Yet the immediate and almost involuntary reaction of most is a smile back to me in return; that most basic of human interactions which transcends language and culture. I may seem alien, with spaceman panniers and a mushroom helmet, but smiling at each other bridges a thousand differences.

Sarah

View of the posada señor de la agonia in Punín, Ecuador

Leaving Riobamba with a bit of a false start: James has a dodgy stomach – perhaps an overdose of Easter eggs – and we cut short our day after just 20km in the small town of Punín. With no accommodation available, we ask at the nearby convent and the priest grants us permission to camp indoors at the aptly named Posada Señor de la Agonia or “Guesthouse of the Lord of Agony”.

Lady walking with greenery on her back, Punín, Ecuador

An everyday sight around here: a lady carrying animal feed on her back and milk in a bucket.

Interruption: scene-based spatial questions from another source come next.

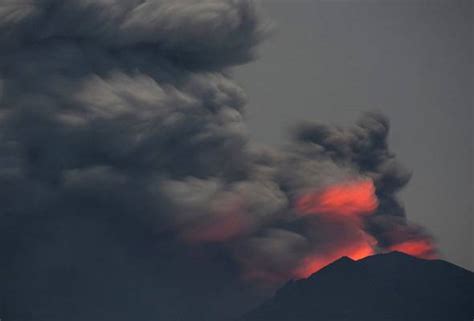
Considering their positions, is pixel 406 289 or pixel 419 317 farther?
pixel 406 289

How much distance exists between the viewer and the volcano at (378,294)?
7356 centimetres

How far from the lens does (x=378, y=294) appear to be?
3063 inches

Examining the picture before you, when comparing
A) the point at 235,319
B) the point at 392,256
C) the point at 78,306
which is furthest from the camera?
the point at 392,256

A field of wheat between Punín and Atillo

Wheat blowing in the breeze…almost feels like home.

Billboard in Ecuador featuring a young girl holding a lamb

We pass a series of Cuban-style billboards extolling the virtues of a newer, happier, Ecuador since President Correa has been in power. The link between national pride and the girl with a lamb is still unclear to me.

A petrol station attendant rides James' bike near Cebadas, Ecaudor

It's clear that this guy has had a dull morning when he jumps up and demands a test-ride of James' bike as we pull into the petrol station to fill up on fuel for our stove. James looks on anxiously as his baby is taken for a turn on the forecourt.

The road between Cebadas and Atillo, Ecuador

The ride to Lagunas de Atillo is beautiful, on a blissfully quiet paved road. We happily spend the day switching between waving and chatting to farmers and soaking up the wonderful rolling scenery.

House with a thatched roof on the way to Atillo, Ecuador

I feel the estate agents' spiel would read something like: “Quaint country cottage with thatched roof, open fire and original features”.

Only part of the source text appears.